[Problem to work on]
The lines below, from the one holding "corps humain news photos vid 233 os" through the one holding "Отдам даром: Рыжий котенок", are to be restated word for word, with all images left out.

[Data under study]
*****
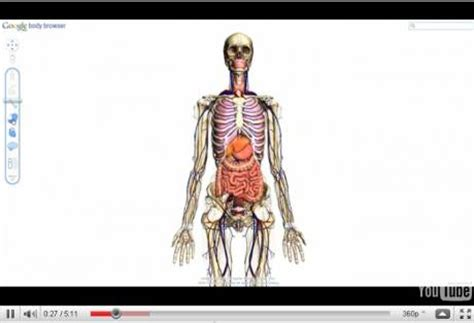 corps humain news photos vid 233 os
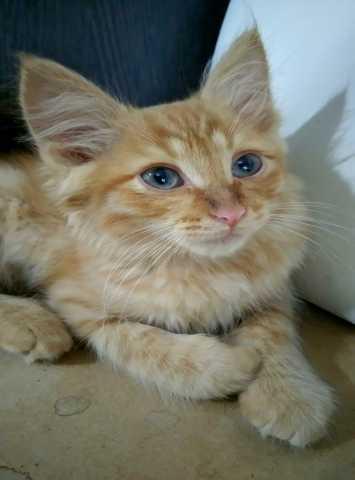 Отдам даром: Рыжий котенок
*****
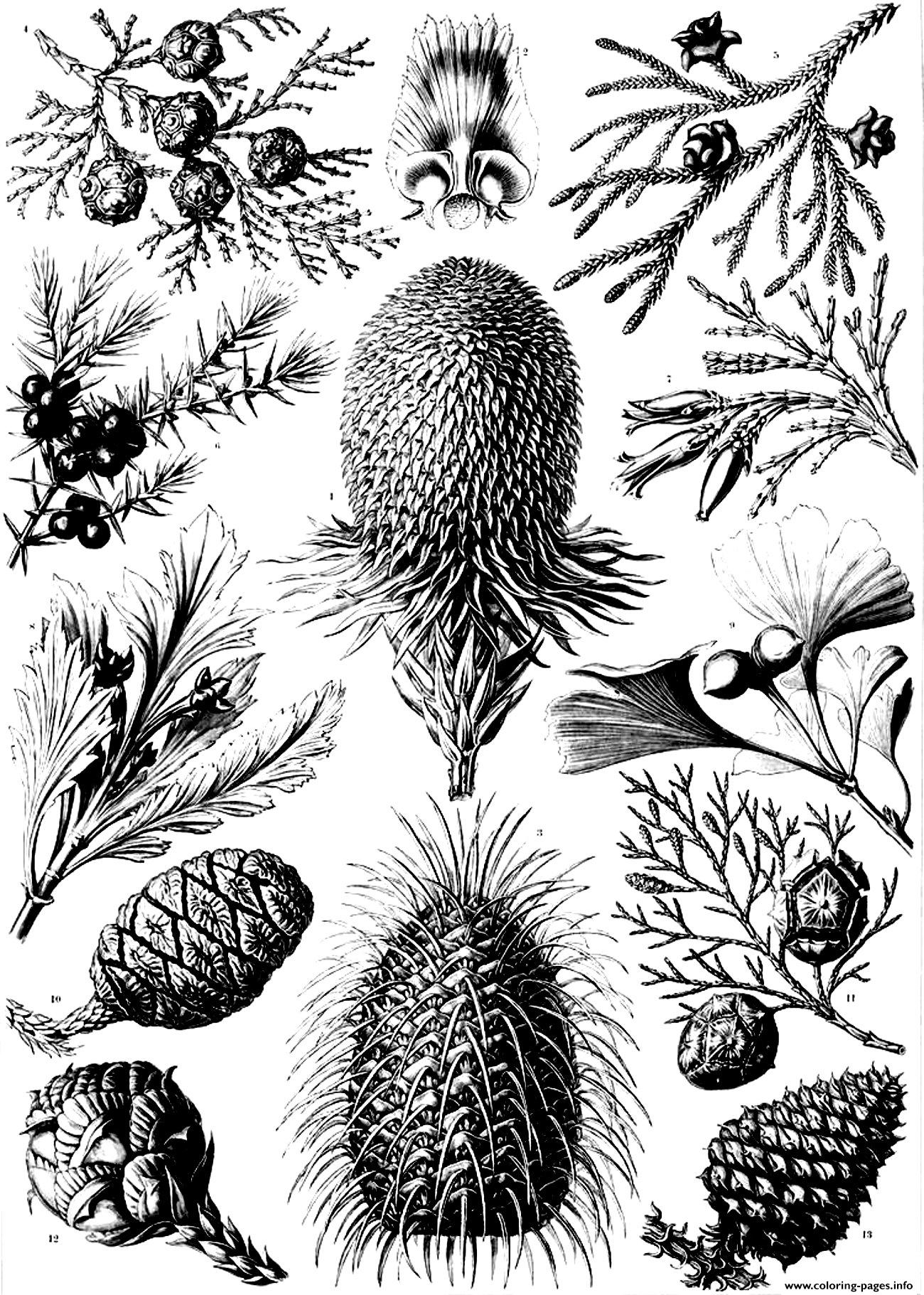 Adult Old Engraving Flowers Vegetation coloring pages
*****
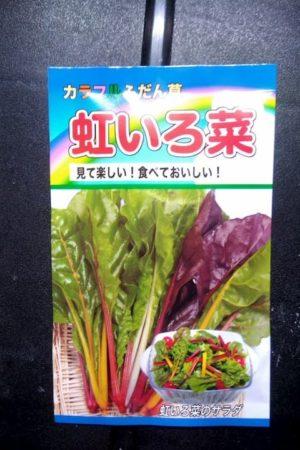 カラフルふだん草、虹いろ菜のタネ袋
*****
[Solution to this task]
 corps humain news photos vid 233 os
 Отдам даром: Рыжий котенок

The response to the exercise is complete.